Description
A warm and comforting soup, blending smooth pumpkin with rich coconut milk and aromatic spices for a nourishing meal.
Ingredients
Scale
- 2 cups pumpkin puree
- 1 can coconut milk
- 1 onion, diced
- 3 cloves garlic, minced
- 1 tablespoon grated ginger
- 2 tablespoons curry powder
- 4 cups vegetable broth
- Salt and pepper to taste
- Fresh cilantro for garnish
Instructions
- Heat oil in a large pot over medium heat.

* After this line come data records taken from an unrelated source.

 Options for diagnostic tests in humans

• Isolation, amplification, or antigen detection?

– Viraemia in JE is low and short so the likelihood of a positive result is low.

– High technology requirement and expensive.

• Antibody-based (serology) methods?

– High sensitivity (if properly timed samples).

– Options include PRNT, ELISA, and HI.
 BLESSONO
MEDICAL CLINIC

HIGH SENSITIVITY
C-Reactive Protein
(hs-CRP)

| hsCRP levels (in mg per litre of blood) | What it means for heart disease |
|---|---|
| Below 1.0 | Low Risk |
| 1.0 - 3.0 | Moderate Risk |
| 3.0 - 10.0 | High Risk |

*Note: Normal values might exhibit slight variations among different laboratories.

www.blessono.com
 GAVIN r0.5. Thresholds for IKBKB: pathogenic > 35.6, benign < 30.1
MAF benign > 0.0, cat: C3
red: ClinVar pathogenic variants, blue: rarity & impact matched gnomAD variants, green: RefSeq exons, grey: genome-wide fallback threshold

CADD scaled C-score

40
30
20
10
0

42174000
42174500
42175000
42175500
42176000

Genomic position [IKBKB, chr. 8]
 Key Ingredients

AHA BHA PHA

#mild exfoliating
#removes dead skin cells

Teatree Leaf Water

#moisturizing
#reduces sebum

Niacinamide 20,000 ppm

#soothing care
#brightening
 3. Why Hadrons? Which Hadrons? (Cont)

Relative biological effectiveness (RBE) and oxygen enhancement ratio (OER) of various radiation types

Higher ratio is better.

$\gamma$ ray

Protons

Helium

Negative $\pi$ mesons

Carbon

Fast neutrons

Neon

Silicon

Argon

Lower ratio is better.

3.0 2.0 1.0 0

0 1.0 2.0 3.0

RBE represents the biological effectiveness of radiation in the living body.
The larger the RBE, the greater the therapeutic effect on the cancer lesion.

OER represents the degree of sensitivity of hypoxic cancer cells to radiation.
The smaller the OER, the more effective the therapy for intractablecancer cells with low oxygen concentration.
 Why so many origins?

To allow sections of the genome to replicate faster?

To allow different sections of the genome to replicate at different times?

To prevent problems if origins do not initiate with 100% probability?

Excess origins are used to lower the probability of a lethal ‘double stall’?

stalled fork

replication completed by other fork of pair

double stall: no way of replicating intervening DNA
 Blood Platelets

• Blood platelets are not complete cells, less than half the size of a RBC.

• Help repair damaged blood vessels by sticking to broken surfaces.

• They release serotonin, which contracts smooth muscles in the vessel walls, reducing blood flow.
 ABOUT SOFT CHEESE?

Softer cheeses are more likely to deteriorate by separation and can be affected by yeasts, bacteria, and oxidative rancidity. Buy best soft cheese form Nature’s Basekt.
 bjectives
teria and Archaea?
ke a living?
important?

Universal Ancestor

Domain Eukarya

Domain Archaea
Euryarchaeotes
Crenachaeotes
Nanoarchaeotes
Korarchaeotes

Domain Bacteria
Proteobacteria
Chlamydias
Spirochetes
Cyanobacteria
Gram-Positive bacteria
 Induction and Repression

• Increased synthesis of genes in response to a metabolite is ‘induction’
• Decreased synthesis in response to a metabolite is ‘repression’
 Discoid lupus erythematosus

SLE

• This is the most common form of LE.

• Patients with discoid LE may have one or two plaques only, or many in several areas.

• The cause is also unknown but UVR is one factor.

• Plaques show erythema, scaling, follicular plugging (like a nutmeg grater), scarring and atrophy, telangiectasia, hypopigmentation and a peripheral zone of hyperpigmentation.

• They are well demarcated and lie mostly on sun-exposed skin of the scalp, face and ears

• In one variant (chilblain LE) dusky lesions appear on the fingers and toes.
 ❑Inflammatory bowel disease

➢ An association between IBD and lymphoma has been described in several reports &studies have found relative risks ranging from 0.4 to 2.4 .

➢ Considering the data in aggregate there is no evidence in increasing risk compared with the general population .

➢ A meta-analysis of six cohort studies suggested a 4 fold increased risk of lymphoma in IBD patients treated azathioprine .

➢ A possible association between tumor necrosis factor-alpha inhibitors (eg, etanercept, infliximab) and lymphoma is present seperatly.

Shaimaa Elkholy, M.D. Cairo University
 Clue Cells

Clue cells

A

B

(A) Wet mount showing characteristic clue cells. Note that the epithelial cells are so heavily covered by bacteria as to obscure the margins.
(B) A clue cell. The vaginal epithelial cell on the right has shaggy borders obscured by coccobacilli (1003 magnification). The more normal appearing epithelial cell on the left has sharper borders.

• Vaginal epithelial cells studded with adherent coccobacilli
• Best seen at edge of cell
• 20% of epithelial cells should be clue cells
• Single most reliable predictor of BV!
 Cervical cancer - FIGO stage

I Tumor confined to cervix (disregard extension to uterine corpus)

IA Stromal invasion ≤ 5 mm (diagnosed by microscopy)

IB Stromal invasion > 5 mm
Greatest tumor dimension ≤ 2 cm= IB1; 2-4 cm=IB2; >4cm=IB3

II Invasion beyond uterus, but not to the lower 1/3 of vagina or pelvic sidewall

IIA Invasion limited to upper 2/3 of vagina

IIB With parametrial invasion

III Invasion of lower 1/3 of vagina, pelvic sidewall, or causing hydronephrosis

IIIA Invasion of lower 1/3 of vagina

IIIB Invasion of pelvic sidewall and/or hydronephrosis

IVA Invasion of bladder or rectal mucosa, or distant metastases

- Add diced onion and sauté until translucent (about 5 minutes).
- Stir in minced garlic and grated ginger; cook for another minute.
- Add curry powder; stir and toast for 2 minutes.
- Mix in pumpkin puree and coconut milk.
- Add vegetable broth; bring to a boil.
- Reduce heat and let simmer for 20 minutes.
- Season with salt and pepper, then taste and adjust.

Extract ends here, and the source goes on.